### WHAT NEEDS TO BE DONE
For the material that follows, list every line containing the word "States".

### GIVEN DATA
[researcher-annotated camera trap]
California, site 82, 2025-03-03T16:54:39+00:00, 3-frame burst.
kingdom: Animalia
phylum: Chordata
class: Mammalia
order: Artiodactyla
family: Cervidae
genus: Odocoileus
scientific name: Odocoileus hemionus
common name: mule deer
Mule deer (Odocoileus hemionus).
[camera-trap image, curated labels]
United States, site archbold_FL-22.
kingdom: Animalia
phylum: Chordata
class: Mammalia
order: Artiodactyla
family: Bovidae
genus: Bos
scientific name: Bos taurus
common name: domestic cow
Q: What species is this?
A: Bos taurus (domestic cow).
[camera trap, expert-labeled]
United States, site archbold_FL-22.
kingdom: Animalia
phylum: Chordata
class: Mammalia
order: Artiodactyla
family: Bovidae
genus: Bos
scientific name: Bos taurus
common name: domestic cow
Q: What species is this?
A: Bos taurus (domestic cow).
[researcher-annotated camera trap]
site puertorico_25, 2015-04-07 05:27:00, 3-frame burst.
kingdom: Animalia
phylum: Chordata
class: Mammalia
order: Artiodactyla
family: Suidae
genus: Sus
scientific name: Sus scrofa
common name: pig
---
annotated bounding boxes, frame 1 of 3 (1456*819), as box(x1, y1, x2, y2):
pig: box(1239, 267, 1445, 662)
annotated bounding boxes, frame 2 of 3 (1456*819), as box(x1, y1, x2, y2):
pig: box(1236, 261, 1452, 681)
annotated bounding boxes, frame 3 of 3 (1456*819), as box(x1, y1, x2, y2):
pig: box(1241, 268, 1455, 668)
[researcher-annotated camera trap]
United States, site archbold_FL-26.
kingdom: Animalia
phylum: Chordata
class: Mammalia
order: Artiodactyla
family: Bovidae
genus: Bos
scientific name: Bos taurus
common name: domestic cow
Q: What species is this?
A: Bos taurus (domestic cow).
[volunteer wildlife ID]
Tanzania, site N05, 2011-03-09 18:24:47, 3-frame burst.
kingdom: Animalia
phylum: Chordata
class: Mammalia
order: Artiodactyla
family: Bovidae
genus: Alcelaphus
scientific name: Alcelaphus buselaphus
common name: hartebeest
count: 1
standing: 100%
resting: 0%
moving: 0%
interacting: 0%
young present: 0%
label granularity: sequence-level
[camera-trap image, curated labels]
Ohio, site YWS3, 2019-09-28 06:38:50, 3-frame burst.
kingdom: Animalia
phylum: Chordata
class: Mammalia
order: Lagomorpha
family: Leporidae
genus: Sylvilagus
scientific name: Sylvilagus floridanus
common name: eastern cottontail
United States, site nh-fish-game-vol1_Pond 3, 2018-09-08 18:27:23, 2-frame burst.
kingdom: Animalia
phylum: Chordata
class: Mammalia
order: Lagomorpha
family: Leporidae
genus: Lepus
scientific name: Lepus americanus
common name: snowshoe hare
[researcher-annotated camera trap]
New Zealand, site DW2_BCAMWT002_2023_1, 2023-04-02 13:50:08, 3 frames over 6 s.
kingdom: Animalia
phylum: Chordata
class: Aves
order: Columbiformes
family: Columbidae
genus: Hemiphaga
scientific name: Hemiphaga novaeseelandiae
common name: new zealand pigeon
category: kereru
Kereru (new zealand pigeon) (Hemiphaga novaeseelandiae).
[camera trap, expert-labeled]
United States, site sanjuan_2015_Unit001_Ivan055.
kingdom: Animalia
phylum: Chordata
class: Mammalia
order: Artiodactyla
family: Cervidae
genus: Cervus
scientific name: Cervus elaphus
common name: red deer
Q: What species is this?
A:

### SOLUTION FOR THIS TASK
United States, site archbold_FL-22.
United States, site archbold_FL-22.
United States, site archbold_FL-26.
United States, site nh-fish-game-vol1_Pond 3, 2018-09-08 18:27:23, 2-frame burst.
United States, site sanjuan_2015_Unit001_Ivan055.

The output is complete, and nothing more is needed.